Yes, this is a real benchmark.
Results are my subjective judgment of the best of three attempts per model.
Prompt
Draw three separate SVG files of a pelican riding a bicycle.
GLM 4.7 Flash a3b
Note: The best of the three was also the only one of the three that worked.
Qwen3.6 27b
Note: Qwen3.6 27b promised three images with distinct styles, but they were effectively recolors of each other.
Qwen3.6 35b a3b
Note: Qwen3.6 35b attempted to show the same pelican from different angles.
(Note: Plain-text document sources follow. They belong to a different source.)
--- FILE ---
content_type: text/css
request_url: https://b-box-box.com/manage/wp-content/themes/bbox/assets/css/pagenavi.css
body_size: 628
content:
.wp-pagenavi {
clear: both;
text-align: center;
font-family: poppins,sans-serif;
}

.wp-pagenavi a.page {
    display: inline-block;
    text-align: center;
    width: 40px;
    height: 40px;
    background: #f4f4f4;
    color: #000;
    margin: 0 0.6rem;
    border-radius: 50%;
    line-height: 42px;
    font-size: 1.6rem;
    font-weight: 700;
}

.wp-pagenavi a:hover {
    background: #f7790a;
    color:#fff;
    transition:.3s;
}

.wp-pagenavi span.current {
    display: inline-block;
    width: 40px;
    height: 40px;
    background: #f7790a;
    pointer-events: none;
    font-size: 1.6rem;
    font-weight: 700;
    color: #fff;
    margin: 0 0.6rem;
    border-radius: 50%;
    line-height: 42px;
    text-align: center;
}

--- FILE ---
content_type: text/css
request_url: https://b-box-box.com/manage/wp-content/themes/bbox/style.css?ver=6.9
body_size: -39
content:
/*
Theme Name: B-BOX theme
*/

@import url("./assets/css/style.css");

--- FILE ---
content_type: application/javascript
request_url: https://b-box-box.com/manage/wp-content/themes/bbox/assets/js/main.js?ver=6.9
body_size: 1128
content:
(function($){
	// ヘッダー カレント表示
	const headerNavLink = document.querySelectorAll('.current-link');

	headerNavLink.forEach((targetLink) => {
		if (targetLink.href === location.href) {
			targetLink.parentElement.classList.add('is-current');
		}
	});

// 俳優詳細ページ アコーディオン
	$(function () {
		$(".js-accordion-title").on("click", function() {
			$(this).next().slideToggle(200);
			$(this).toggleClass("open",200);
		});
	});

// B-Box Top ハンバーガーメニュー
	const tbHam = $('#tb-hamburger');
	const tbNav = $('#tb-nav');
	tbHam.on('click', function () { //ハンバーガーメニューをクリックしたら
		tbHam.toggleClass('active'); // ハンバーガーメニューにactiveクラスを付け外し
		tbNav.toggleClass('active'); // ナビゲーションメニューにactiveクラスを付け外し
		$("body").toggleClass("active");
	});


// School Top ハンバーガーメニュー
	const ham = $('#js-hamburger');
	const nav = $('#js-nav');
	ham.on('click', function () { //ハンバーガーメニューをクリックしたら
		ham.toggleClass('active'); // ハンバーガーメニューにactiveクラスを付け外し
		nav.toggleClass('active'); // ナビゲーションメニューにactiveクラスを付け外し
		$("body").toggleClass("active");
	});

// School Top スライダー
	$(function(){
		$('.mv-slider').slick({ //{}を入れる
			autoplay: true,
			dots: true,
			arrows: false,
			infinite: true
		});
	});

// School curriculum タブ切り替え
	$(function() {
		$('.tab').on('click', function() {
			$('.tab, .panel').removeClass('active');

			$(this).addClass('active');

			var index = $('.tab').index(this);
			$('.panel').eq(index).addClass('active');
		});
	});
Only the side angle was coherent.
Gemma 4 26b a4b
Note: Gemma 4 26b refused twice to actually create the files using the agentic harness.
Gemma 4 31b
Note: Debatably the other two options were more detailed yet distorted, but this one has a stylistic charm.
Gemma 4 12b
Note: On the first attempt, none of the SVG files were valid. The second attempt yielded three results, but this is as good as it got.
A Balanced Perspective
Today's hardware costs are brutal, but for the developer who already owns capable hardware, local models are trailing just behind SOTA models and already surpass former frontier models.
The price of capability with technology is always a little bit of knowledge and
time, but if the alternative is a monthly $200 bill or more, can you blame
developers for looking toward localhost?
Those without recent hardware or an extra GPU or two (for splitting LLM layers across) may have to wait just a little longer for the ROI to pay off.
This article was proofread by Qwen3.6 27b.